May 2nd & 3rd is the first full weekend of RWYB (run what you bring) and Santa Pod are allowing camping on the Saturday night or there are decent hotels local to the strip and i will be staying here..

Premier Inn Wellingborough
73-81 London Road
Wellingborough
Northamptonshire
NN8 2DP 
Phone/Web: 01933 425851 premierinn.com
Travelling time to track: 16 mins approx
Rates: Rooms from £58

I have been to the Pod between January and April and its hit and miss with the weather and track conditions, so May has a better certainty of good conditions.
The strip on Saturday May 2nd is open till 8pm and is later than usual.
I will contact Santa Pod to see if we can have a decent reserved parking area to all congregate.
If you wanna register for the Challenge series, this puts your recorded times on their website for all to chuckle over..
Once youve registered you will be given a "CC" number which you will display on the rear window of your vehicle when going down the strip.
http://www.rwyb.co.uk/cc_introduction.php

If anybody wants the Santa Pod logo, then copy this link and go to your "profile" "signature" and paste the link in and delete the space, to close the gap for the last bracket..
http://i749.photobucket.com/albums/xx133/stevecollier42/santa_title20081.jpg[/img ]
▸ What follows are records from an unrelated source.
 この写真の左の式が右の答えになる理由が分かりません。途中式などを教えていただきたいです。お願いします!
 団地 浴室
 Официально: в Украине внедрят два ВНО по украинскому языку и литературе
[b]Runners and Riders..[/b]
[b]Gold Class = Upto 250bhp[/b]
Jenny H (QS)
Doodlezilla (225)

[b]Platininum Class = 250 to 300bhp[/b]
NickG (225)
samgilding (225)
fixitagaintomoz (225 2L Stroker)

[b]Diamond Class = 300 to 400bhp[/b]
Jenny H (TTS)
Jamie-V6 (TTRS)

[b]Titanium Class = 400bhp+[/b]
V6 RUL (V6 Turbo)
eastwood1875 (TTRS)

[b]Provisional Strippers..[/b]
a)

[b]Film Crew..[/b]
Jamman


----------



## fixitagaintomoz (Apr 26, 2013)

Definately up for it, add me the list. 2.0 stroker, with an unknown turbo at this stage


----------



## jamman (May 6, 2002)

If you promise to run I would love to come, but you keep letting me down year after year.


----------



## NickG (Aug 15, 2013)

I'll be there!

Not sure on stage though! :roll: BBT Hybrid Turbo and all the usual supporting mods?


----------



## V6RUL (May 28, 2009)

jamman said:


> If you promise to run I would love to come, but you keep letting me down year after year.
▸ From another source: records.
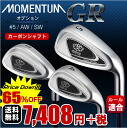 * Evolve and carbon shaft (option #5/AW/SW/) MOMENTUM-GR iron yesteryear classic iron and revival:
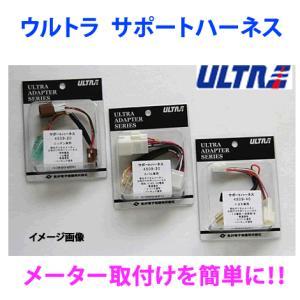 ウルトラ 永井電子 サポートハーネス ニッサン車用 No.4509-20|autocenter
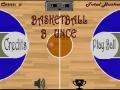 Basketball Bounce: Classic Arcade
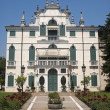 Riviera del Brenta (Veneto, Italy) - Historic villa and garden — Stock Photo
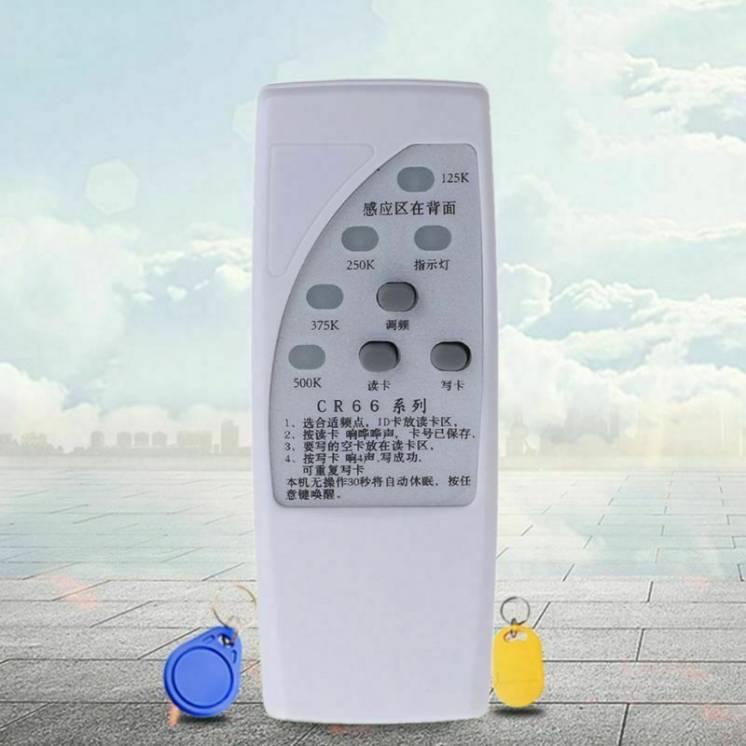 Универсальный дубликатор RFID меток ключей домофон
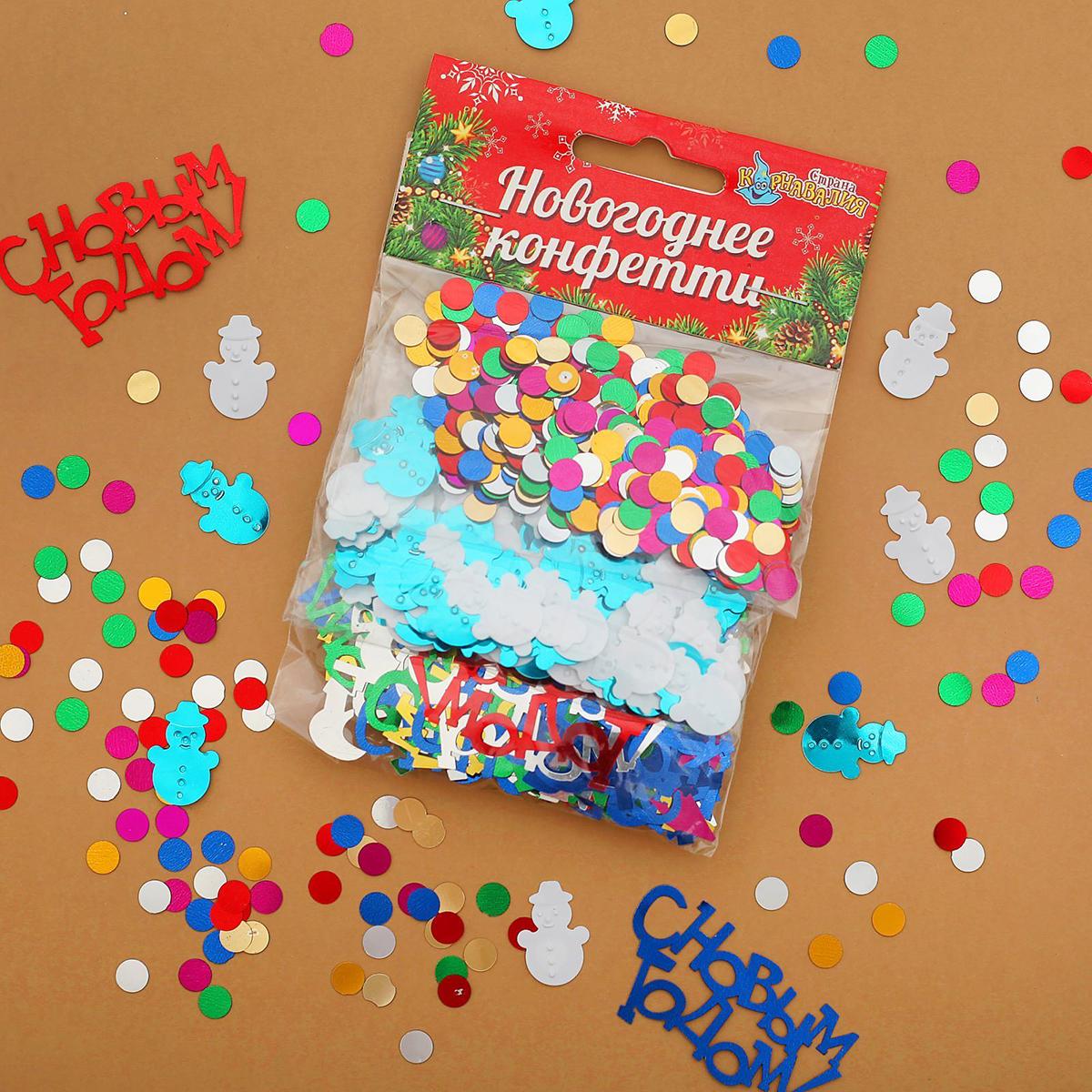 Набор конфетти Страна Карнавалия С Новым годом. Снеговик, 3 шт1130187Яркое конфетти создаст неповторимую атмосферу карнавала! Красочные фигурки станут эффектной точкой вашего выступления или поздравления. Наберите их в ладони и в ключевой момент подбросьте вверх. Они окутают всех вокруг разноцветным облачком. Компактный пакетик можно взять с собой куда угодно. С этим атрибутом легко произвести фурор на любой вечеринке или привнести нотку праздника в обычные дни.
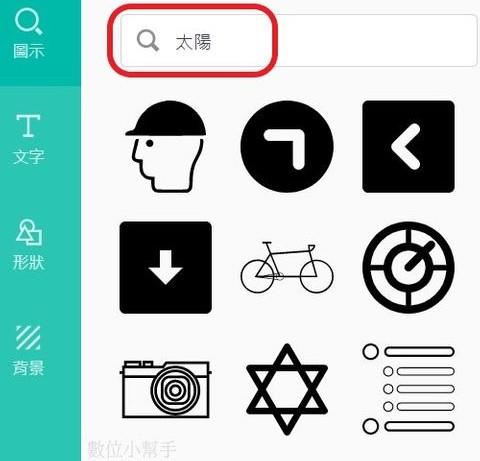 DesignEvo的圖示需要用英文來搜尋比較準確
Im not planning on just watching.
Hopefully you will let your old girl loose..
Steve


----------



## Jenny H (Aug 25, 2013)

I'll be there and its my birthday on the 2nd so you will have to let me win  Dave might want to bring the QS too.
Jenny


----------



## V6RUL (May 28, 2009)

Jenny H said:


> I'll be there and its my birthday on the 2nd so you will have to let me win  Dave might want to bring the QS too.
> Jenny


Hi Jenny..i will add you to the list if you can speculate on your level of tune by then and Dave's username and tune level..
Steve


----------



## Jenny H (Aug 25, 2013)

Mine will be stage 2 +
Dave hasnt got a user name yet but car will be standard
Jenny


----------



## samgilding (Feb 5, 2014)

I'll come mate. Will be stage 2 by then so platinum class buddy


----------



## V6RUL (May 28, 2009)

samgilding said:


> I'll come mate. Will be stage 2 by then so platinum class buddy


Welcome..added to the list.
Steve


----------



## fixitagaintomoz (Apr 26, 2013)

I think you need a 400+ class, maybe TiTanium?


----------



## V6RUL (May 28, 2009)

fixitagaintomoz said:


> I think you need a 400+ class, maybe TiTanium?
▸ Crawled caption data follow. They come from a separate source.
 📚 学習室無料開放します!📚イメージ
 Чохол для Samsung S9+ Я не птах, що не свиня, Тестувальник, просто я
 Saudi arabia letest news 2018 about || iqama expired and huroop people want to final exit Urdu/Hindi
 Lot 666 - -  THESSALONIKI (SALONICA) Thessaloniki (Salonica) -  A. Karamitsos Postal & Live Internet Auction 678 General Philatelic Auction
Taken on board and updated the first post..
Steve


----------



## jamman (May 6, 2002)

V6RUL said:


> jamman said:
> 
> 
> > If you promise to run I would love to come, but you keep letting me down year after year.
> ...


I can't think of anything more boring Steve but I know it floats ya boat so I will come and scream encouragement


----------



## V6RUL (May 28, 2009)

jamman said:


> V6RUL said:
> 
> 
> > jamman said:
> ...


Film crew..
Steve


----------



## jamman (May 6, 2002)

Yep no problem count me in


----------



## neil_audiTT (Sep 1, 2010)

I dont even know what pants i'm wearing tomorrow, let alone where i'll be in may next year :lol:


----------



## V6RUL (May 28, 2009)

neil_audiTT said:


> I dont even know what pants i'm wearing tomorrow, let alone where i'll be in may next year :lol:


Some peeps need a little planning time..including you..get your holidays in at work so you can attend..
Steve


----------



## eastwood1875 (Jun 21, 2013)

Go on then put me down too 

8)

Daz


----------



## V6RUL (May 28, 2009)

eastwood1875 said:


> Go on then put me down too
> 
> 8)
> 
> Daz


Hi Daz..is that Diamond or Titanium Class?
Steve


----------



## eastwood1875 (Jun 21, 2013)

Titanium for me mate 

Thanks dude

8)


----------



## V6RUL (May 28, 2009)

eastwood1875 said:


> Titanium for me mate
> 
> Thanks dude
> 
> 8)


Added..thought I was going to be alone.. [smiley=bigcry.gif] but not anymore.. [smiley=drummer.gif]
Steve


----------



## neil_audiTT (Sep 1, 2010)

It's wether or not I'm working in America at that time. Will find out in a few months I'd imagine.

I only got 4 days notice this year though :lol:


----------



## V6RUL (May 28, 2009)

neil_audiTT said:


> It's wether or not I'm working in America at that time. Will find out in a few months I'd imagine.
> 
> I only got 4 days notice this year though :lol:


Bring your boss along..
Steve


----------



## V6RUL (May 28, 2009)

Challenge registration option added to the front page so your times will appear on the Pods website..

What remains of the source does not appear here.